7/11/2019

Alexandre o Grande (História), de Monteiro Lobato



Alexandre o Grande
Depois de tomar fôlego, dona Benta perguntou:
– Que é que você pretende ser quando tiver vinte anos, Pedrinho? O menino ficou atrapalhado. Ele pretendia ser tanta coisa...
– Pois aos vinte anos o nosso Alexandre já era rei.
– Grande milagre, vovó! Eu também seria rei aos vinte anos, se tivesse nascido filho de rei.
– Sim, não há nada demais em ser rei aos vinte anos quando um homem nasce num trono. Mas o que esse reizinho de vinte anos fez é um assombro. Apesar de rei de dois países, a Macedônia e a Grécia, não se contentou. Alexandre queria ser rei do mundo.
Para isso deu andamento àqueles planos de conquistas a Pérsia, fazendo-a pagar a guerra que cento e cinquenta anos antes Dário havia feito aos gregos. E conquistou-a. Alexandre reuniu um excelente exército, atravessou o Helesponto e penetrou na Ásia, onde os persas não conseguiram embraçar-lhe o caminho. Alexandre não saía vencedor de todas as batalhas.

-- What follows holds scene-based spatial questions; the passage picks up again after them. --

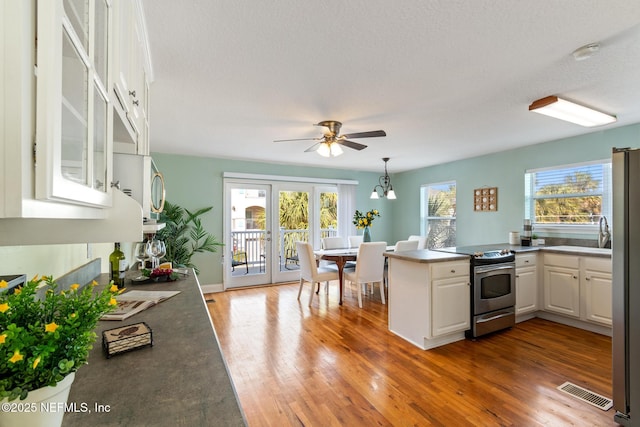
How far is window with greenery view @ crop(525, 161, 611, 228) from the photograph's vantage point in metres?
3.49

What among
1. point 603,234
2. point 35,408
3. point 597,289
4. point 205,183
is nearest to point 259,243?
point 205,183

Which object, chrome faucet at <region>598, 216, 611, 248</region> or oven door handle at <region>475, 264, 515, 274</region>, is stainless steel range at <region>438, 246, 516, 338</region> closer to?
oven door handle at <region>475, 264, 515, 274</region>

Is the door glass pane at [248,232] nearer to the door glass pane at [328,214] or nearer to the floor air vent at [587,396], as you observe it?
the door glass pane at [328,214]

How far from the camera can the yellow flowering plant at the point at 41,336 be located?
43 centimetres

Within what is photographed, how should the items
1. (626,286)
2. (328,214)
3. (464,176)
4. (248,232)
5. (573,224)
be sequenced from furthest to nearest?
(328,214), (248,232), (464,176), (573,224), (626,286)

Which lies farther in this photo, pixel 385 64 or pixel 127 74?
pixel 385 64

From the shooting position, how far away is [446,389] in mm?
2109

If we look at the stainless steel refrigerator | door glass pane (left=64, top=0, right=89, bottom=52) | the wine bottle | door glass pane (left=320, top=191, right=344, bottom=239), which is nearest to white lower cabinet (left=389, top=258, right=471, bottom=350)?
the stainless steel refrigerator

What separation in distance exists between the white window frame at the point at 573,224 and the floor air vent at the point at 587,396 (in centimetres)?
202

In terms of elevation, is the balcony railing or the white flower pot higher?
the white flower pot

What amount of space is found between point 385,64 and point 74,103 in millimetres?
1822

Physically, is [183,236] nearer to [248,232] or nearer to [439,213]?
[248,232]

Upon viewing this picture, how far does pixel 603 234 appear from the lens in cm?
334

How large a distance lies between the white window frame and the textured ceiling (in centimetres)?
49
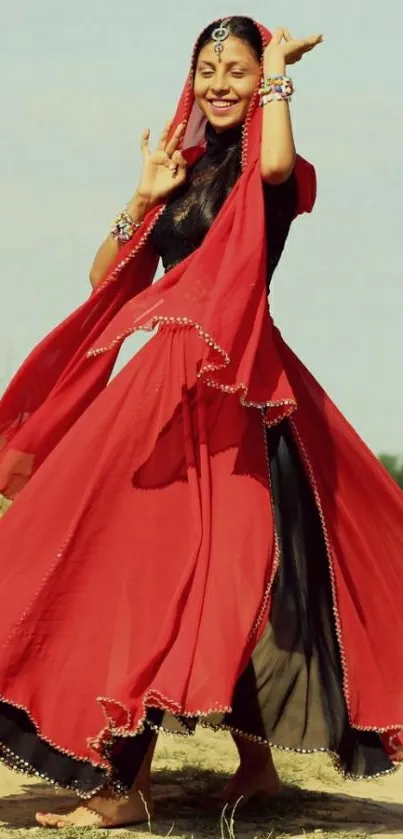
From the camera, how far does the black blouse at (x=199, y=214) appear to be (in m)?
5.69

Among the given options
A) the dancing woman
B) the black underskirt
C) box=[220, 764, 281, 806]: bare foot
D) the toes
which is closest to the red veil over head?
the dancing woman

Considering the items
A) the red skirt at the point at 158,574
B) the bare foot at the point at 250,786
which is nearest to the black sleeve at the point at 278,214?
the red skirt at the point at 158,574

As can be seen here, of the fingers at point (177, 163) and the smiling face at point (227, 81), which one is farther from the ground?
the smiling face at point (227, 81)

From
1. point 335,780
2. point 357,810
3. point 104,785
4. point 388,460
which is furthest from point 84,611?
point 388,460

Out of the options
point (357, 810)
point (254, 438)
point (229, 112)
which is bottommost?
point (357, 810)

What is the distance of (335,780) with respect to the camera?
6.83m

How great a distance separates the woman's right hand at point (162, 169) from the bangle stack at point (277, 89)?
1.60ft

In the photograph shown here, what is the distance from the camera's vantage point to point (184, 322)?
538 cm

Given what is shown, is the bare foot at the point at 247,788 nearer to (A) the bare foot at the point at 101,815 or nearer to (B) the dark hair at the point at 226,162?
(A) the bare foot at the point at 101,815

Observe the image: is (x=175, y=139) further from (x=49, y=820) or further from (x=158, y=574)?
(x=49, y=820)

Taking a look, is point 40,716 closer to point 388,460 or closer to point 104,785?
point 104,785

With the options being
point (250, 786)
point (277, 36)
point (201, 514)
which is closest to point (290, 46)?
point (277, 36)

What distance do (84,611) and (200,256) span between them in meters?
1.16

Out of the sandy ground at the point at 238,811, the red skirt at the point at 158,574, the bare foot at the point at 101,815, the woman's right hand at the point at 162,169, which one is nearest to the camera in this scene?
the red skirt at the point at 158,574
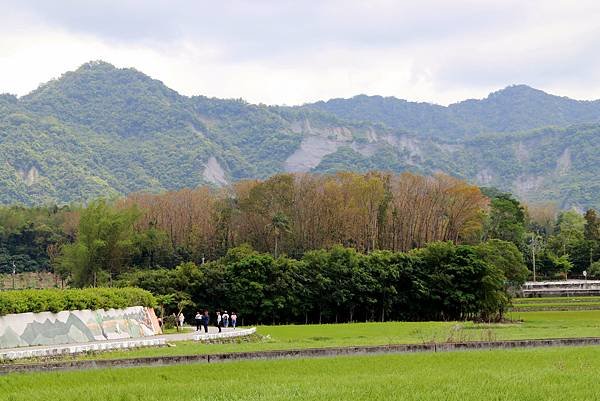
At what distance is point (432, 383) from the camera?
58.9 feet

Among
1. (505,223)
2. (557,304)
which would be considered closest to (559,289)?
(557,304)

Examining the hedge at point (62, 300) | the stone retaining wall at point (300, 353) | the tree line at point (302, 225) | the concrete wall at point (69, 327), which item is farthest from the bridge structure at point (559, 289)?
the stone retaining wall at point (300, 353)

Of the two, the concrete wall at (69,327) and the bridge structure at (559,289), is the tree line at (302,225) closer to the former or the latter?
the bridge structure at (559,289)

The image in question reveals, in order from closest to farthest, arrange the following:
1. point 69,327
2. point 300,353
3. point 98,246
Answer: point 300,353
point 69,327
point 98,246

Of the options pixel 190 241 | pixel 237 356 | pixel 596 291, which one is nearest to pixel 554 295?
pixel 596 291

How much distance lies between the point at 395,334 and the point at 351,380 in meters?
20.8

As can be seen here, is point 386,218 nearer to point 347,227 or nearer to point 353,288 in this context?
point 347,227

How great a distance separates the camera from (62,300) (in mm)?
34875

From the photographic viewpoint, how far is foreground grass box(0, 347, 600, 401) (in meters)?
16.6

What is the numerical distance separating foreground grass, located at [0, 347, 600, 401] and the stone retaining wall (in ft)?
4.45

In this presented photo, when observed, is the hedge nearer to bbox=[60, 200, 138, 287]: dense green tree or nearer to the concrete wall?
the concrete wall

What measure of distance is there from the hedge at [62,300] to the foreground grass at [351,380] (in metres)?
11.2

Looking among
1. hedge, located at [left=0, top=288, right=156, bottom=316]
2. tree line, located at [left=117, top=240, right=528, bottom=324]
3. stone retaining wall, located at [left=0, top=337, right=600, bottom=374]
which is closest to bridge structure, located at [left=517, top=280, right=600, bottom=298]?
tree line, located at [left=117, top=240, right=528, bottom=324]

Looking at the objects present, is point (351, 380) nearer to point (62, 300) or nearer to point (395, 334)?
point (62, 300)
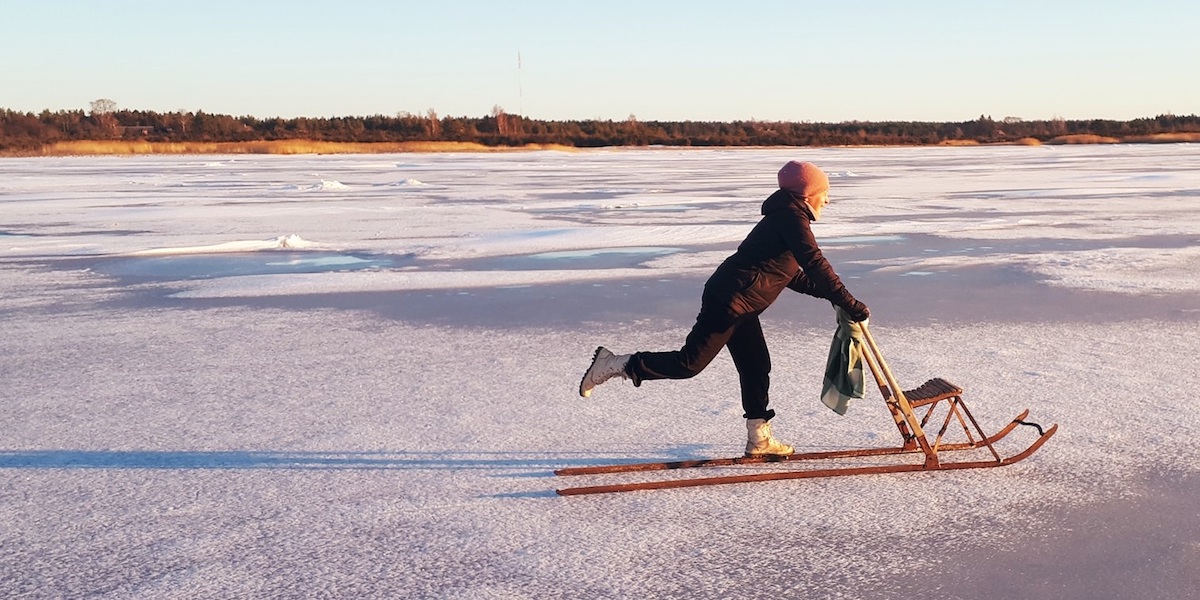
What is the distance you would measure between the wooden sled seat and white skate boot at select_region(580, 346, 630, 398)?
1.10 metres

Na sua contínua marcha para a frente, passou por uma cidade onde havia um templo célebre. Sabem por quê? Por causa dum nó.

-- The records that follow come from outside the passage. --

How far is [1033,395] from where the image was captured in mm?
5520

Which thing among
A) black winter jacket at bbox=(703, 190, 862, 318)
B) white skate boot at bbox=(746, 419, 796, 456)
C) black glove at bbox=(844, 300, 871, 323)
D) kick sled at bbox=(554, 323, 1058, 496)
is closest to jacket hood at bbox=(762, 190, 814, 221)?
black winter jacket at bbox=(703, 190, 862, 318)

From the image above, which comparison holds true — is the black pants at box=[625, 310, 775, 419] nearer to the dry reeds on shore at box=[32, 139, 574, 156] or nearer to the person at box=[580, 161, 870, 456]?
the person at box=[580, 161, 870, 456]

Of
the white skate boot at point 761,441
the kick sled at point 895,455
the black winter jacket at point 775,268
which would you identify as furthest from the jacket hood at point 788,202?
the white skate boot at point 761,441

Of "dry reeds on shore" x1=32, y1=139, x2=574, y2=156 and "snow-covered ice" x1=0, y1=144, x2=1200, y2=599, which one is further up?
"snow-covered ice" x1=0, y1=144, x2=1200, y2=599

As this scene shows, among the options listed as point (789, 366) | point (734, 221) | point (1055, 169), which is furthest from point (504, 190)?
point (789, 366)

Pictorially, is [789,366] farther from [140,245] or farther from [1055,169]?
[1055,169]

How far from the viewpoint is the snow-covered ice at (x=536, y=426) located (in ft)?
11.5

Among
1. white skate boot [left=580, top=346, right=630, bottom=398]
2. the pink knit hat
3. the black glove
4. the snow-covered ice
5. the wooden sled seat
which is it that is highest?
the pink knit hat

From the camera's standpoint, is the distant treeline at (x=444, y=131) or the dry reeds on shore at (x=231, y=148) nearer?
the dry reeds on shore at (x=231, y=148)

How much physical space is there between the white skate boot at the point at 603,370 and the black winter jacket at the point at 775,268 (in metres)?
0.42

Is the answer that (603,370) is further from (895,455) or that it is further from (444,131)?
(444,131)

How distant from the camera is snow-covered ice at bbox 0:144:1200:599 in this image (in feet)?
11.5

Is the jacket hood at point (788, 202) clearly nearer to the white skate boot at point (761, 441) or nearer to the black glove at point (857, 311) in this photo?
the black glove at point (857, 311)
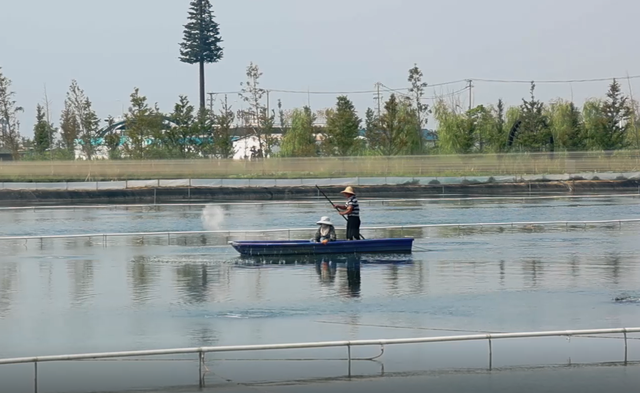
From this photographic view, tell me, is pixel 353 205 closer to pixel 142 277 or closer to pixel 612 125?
pixel 142 277

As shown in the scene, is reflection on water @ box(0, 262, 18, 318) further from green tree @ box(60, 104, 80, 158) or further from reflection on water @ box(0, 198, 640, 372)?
green tree @ box(60, 104, 80, 158)

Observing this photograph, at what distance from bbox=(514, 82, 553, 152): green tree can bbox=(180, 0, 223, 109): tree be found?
33.4 meters

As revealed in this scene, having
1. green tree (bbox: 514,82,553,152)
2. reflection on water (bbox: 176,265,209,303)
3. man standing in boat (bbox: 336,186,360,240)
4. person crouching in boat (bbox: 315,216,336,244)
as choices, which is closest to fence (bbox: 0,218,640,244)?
man standing in boat (bbox: 336,186,360,240)

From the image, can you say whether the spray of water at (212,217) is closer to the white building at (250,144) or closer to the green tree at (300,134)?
the green tree at (300,134)

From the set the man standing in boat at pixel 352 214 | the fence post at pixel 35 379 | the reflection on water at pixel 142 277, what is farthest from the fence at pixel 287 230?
the fence post at pixel 35 379

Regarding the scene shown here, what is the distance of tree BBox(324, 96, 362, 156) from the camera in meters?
63.4

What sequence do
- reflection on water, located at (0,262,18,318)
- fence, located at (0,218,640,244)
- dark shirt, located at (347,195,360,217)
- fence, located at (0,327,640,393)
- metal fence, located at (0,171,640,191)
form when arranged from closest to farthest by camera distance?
1. fence, located at (0,327,640,393)
2. reflection on water, located at (0,262,18,318)
3. dark shirt, located at (347,195,360,217)
4. fence, located at (0,218,640,244)
5. metal fence, located at (0,171,640,191)

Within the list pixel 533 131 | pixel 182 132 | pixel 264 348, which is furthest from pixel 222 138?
pixel 264 348

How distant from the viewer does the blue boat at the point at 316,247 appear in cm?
2033

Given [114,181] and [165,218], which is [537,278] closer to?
[165,218]

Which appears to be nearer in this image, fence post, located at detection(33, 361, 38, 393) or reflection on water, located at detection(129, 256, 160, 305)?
fence post, located at detection(33, 361, 38, 393)

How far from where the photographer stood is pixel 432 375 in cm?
962

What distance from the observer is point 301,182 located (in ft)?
163

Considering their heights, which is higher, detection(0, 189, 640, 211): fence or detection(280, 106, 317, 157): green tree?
detection(280, 106, 317, 157): green tree
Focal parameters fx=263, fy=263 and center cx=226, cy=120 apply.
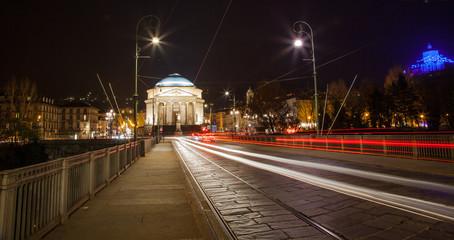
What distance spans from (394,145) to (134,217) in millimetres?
14300

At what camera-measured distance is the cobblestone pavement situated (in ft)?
13.4

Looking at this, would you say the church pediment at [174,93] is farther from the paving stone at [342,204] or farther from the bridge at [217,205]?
the paving stone at [342,204]

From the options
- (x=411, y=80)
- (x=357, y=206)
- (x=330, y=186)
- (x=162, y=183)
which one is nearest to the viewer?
(x=357, y=206)

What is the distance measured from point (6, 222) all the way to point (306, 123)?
7305cm

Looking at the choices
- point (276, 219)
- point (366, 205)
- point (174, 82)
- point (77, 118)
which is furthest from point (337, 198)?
point (174, 82)

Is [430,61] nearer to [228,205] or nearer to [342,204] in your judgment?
[342,204]

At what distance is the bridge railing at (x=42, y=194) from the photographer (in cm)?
310

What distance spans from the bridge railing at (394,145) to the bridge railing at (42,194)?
46.4 ft

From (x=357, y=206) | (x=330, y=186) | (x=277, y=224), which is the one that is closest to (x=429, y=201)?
(x=357, y=206)

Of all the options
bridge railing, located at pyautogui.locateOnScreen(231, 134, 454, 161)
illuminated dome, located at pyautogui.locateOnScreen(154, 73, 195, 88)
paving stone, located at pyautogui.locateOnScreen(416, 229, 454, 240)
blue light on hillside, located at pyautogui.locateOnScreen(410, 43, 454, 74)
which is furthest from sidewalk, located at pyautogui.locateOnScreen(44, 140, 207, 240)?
blue light on hillside, located at pyautogui.locateOnScreen(410, 43, 454, 74)

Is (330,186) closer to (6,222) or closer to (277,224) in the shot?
(277,224)

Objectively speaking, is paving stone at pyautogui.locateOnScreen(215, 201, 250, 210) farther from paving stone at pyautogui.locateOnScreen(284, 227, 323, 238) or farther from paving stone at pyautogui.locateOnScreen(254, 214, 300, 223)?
paving stone at pyautogui.locateOnScreen(284, 227, 323, 238)

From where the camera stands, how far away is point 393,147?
14312mm

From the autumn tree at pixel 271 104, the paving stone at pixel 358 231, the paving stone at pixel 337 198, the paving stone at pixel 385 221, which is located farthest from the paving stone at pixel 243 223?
the autumn tree at pixel 271 104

– Dum nó? Que graça! Exclamou Narizinho. Um nó cego, aposto.
– Um nó cego na verdade, minha filha, impossível de ser desatado. Era o celebre Nó Górdio, do qual um oráculo havia dito que quem o desatasse conquistaria a Pérsia. Quando Alexandre soube do caso, foi examinar o nó e imediatamente viu que era mesmo um nó cego. Puxou, então, da espada e cortou-o pelo meio, de um golpe...
Ahn! Exclamou Pedrinho. Só agora compreendo porque as pessoas que resolvem uma situação encrencada dizem: "cortei o nó górdio!"
– Pois é isso mesmo. Usamos tal expressão por causa do que Alexandre fez há vinte e três séculos. Mas o nosso Alexandre que não era de brincadeiras, realizou a predição do oráculo: conquistou a Pérsia. De lá marchou para o Egito, quem pertencia à Pérsia, e também o conquistou. Para comemorar a vitória ergueu uma cidade perto da boca do Nilo e deu-lhe um nome derivado do seu – Alexandria. Nessa cidade que iria torna-se uma das mais importantes do mundo, fundou a mais célebre biblioteca dos tempos antigos.
– Como eram os livros?
– Escritos a mão, em tiras de papiro emendadinhas, formando rolos. Essa biblioteca foi acumulando tudo o que a humanidade havia escrito até aquela data e chegou a ter meio milhão de obras. Se séculos mais tarde não fosse queimada pelo sultão Omar, seria hoje a mais preciosa e importante biblioteca do mundo.
– Por que esse indecentíssimo Omar destruiu uma coisa tão preciosa, vovó? perguntou o menino, revoltado.
– Por puro espírito de fanatismo, meu filho. Omar que era um fanático da religião Maomé, mandou incendiar a preciosa biblioteca porque: "Ou os seus livros dizem o mesmo que o Corão, e nesse caso são inúteis, ou dizem o contrário, e nesse caso devem ser destruídos." O Corão é o livro sagrados dos maometanos, como para os cristãos é a Bíblia.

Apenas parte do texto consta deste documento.